From the customers’ perspective, the crisis has accelerated and solidified certain trends, such as their quest for value. “Brands have to present a credible offer at different price points,” said Levato.

The crisis will lead to a new wave of M&As, she added, “a consolidation of not only brands but of the supply chain as well, as it is at risk, with small labs and manufacturers that don’t have the muscle to sustain and react to the situation.”

“There will be a recovery for the luxury market, but the industry will be profoundly transformed,” said Claudia D’Arpizio, Bain & Co. partner and lead author of the study. “The coronavirus crisis will force the industry to think more creatively and innovate even faster to meet a host of new consumer demands and channel constraints.”

“As consumers slowly emerge from lockdowns, the way they see the world will have changed and luxury brands will need to adapt,” Levato agreed. “Safety in-store will be mandatory, paired with the magic of the luxury experience: creative ways to attract customers to the store, or to get the product to the customer, will make the difference.”

That said, it will be key for brands to remain consistent with their DNA to succeed, concluded Levato.

For the second half of the year, the study expects a contraction between zero and 10 percent and between 20 to 25 percent depending on two different scenarios. One is based on the local rebound, restarted intra-country tourism and intra-regional tourism, and an extra-regional tourism that has not recovered, but showing the first positive signals by the fourth quarter and the holiday season. In this case, the drop in the first half would be flat to down 10 percent and for the full year 2020 down between 20 and 25 percent.

In the second scenario, the study sees a slower local rebound, mainly with sluggish Europe and Americas, stabilized intra-country tourism but still limited intra-regional tourism and extra-regional tourism not recovered. In this case, the decrease in the second half would be between 20 and 25 percent and for the full year between 30 and 35 percent.

D’Arpizio identified several market trends that are here to stay, including: More China; accelerated shift to online but with a phygital mind-set; heightened environmental and social consciousness; strengthened local pride and demand for intimacy, entertainment and emotions.

During a webinar conference on Thursday morning, Altagamma president Matteo Lunelli and general director Stefania Lazzaroni presented the Altagamma Consensus 2020 Update, which estimates this year an average 20 percent drop in luxury consumer spending in all markets. In particular it forecasts a 29 percent decrease in Europe, a 22 percent in North America and a 21 percent drop in Latin America, all impacted by a protracted crisis and the absence of international tourists, especially Chinese. Japan is seen down 13 percent, Asia down 5 percent, and the Middle East down 16 percent.

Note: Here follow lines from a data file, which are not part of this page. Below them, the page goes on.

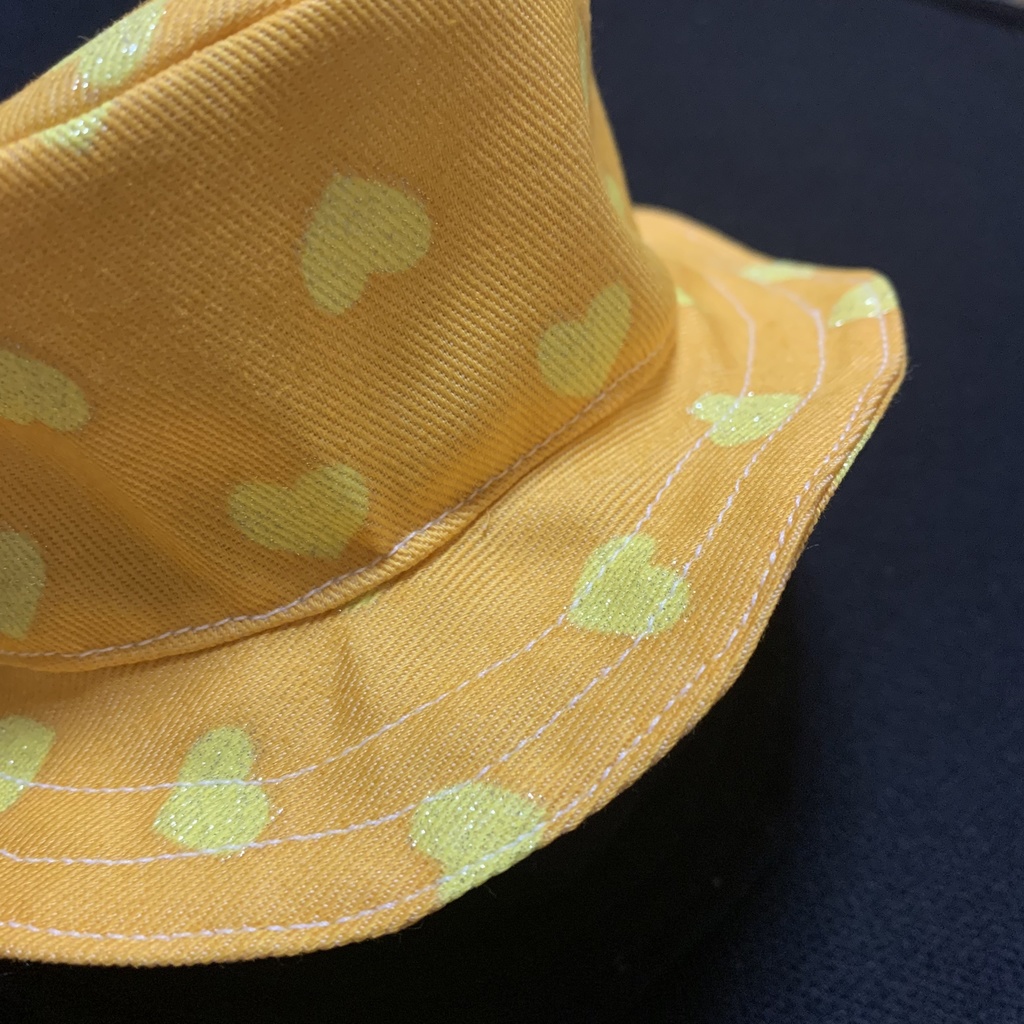 ぬい用 バケットハット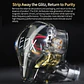 KZ EDX Lite HIFI Bass Earphones Stereo Music Earbuds In Ear Monitor Stage Live Headphones Gaming Sports Headset - Thumbnail 7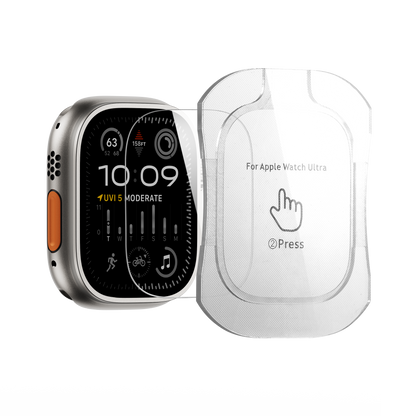 Shield Protect Case Band for Apple Watch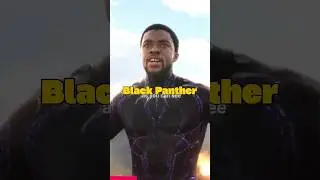 You didn't know this Fact about Black panther in MCU!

By cluster, the Chinese consumers are seen to decrease 9 percent as they are the first to exit the emergency, followed by the Japanese, down 14 percent and the rest of Asia, down 16.5 percent.

By product, the Consensus expects sales of jewels to decrease 22 percent; watches to drop 25 percent and ready-to-wear, down 21 percent, while leather goods is seen down 16 percent and cosmetics down 11 percent.

Lunelli was positive about the long-term prospects for Italy’s “creative industry, which will be able to leverage unique manufacturing, creative and entrepreneurial resources.” The priorities in the short term are to protect the pipelines that are struggling; in the medium term to complete the digital transformation and the relaunch of tourism while increasing its attention to the social and environmental sustainability.”

Lazzaroni said the Consensus sees profitability of the companies in the luxury sector down 30 percent in 2020, compared with a Consensus for year released last November that forecast a 4.5 percent growth. She concurred with Lunelli, saying that the digital transformation of companies will be surely implemented and that the crisis will bring new lifestyles, more sustainable and moderate.